Dark Side Of the Island (v5)
Page 1
THE DARK SIDE OF THE ISLAND
Jack Higgins
Open Road Integrated Media
New York
And this one for Ruth
CONTENTS
Book One: The Long Return
1. On Kyros, nothing changes
2. A Man called Alexias
3. Two Candles for St. Katherine
4. The Bronze Achilles
Book Two: The Nightcomer
5. Cover of Darkness
6. A Willingness to Kill
7. Of Action and Passion
8. "The Little Ship"
9. Temple of the Night
10. Fire on the Mountain
11. No Hard Feelings, Captain Lomax
Book Three: A Sound of Hunting
12. One Should Never Return to Anything
13. To the Other End of Time
14. A Fine Night for Dying
15. A Prospect of Gallows
16. The Run for Cover
17. Confessional
18. Dust and Ashes
A Biography of Jack Higgins
FOREWORD
One of my earliest forays into the Second World War. A holiday spent visiting the Greek islands and my discovery of the undercover work there by the SAS in its earliest years gave me the idea for a thriller which has the hero return to the island that had been the scene of his most brilliant exploit, only to find that local people believe him a traitor and responsible for the executions of many partisans. In a way it is a whodunit, as he tries not only to stay alive but to find out who was really responsible.
JACK HIGGINS
October 1996
Book One
The Long Return
1
On Kyros, nothing changes
Lomax lay on the narrow bunk in the airless cabin, stripped to the waist, his body drenched in sweat, and stared up at the stained and peeling ceiling.

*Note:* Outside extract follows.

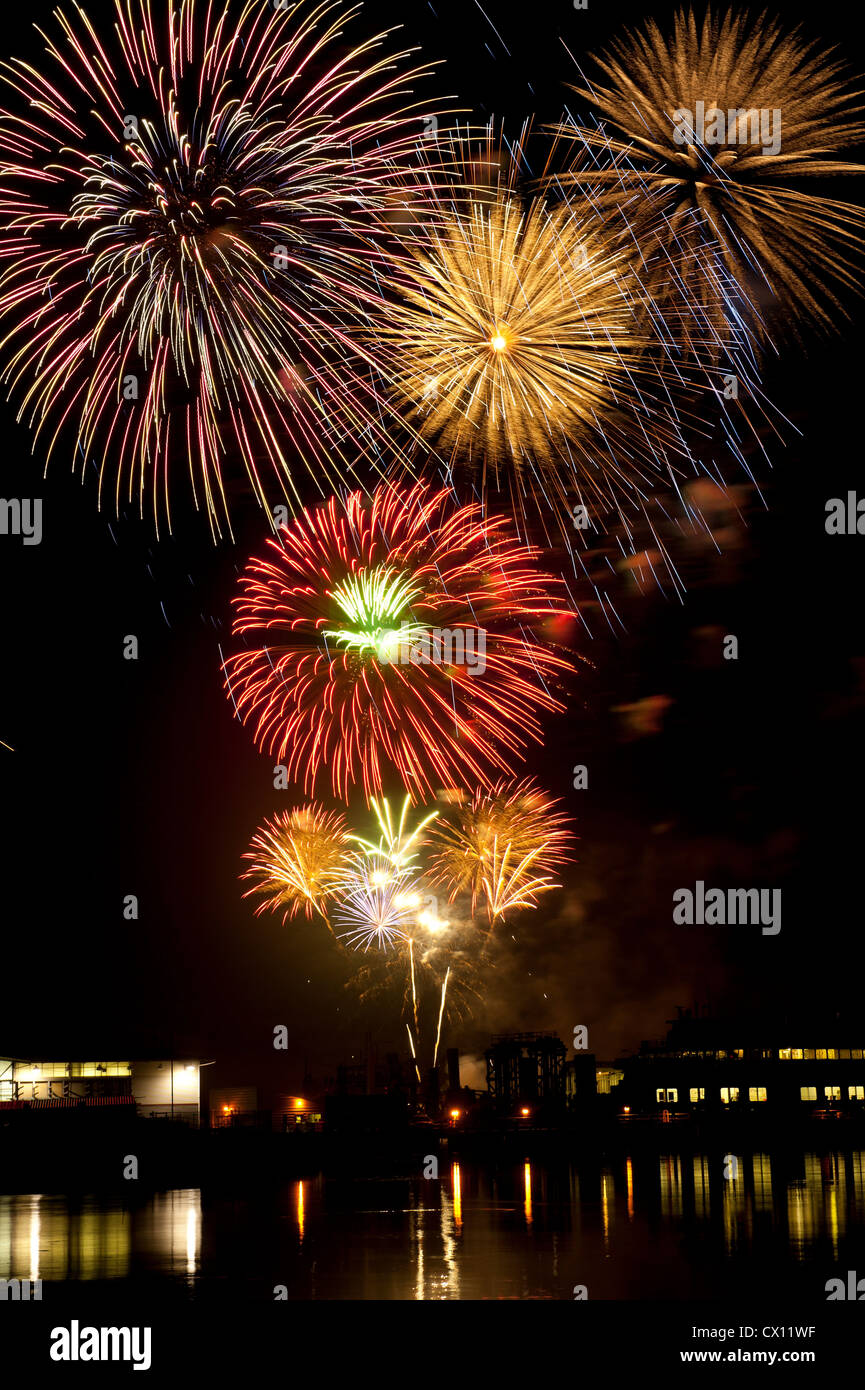 Firework display over water - Stock Image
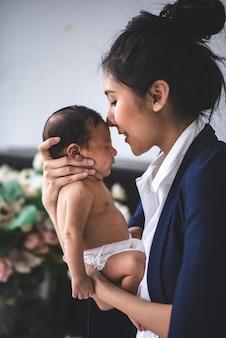 Geschäftsfrau, die vom haus, baby halten arbeitet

Looked at long enough, it became a pretty fair map of the Aegean. He worked his way down from Athens through the Cyclades to the larger mass that was Crete, but where Kyros should have been there was only an empty expanse of sea. For some reason it made him feel curiously uneasy and he swung his legs to the floor.
He got up, splashed water into the cracked basin that stood beneath the mirror beside the bunk and washed the sweat from his body. His shoulders were solid with muscle, his body bronzed and fit, and somehow the ugly puckered scar of the old bullet wound beneath his left breast looked sinister and out of place.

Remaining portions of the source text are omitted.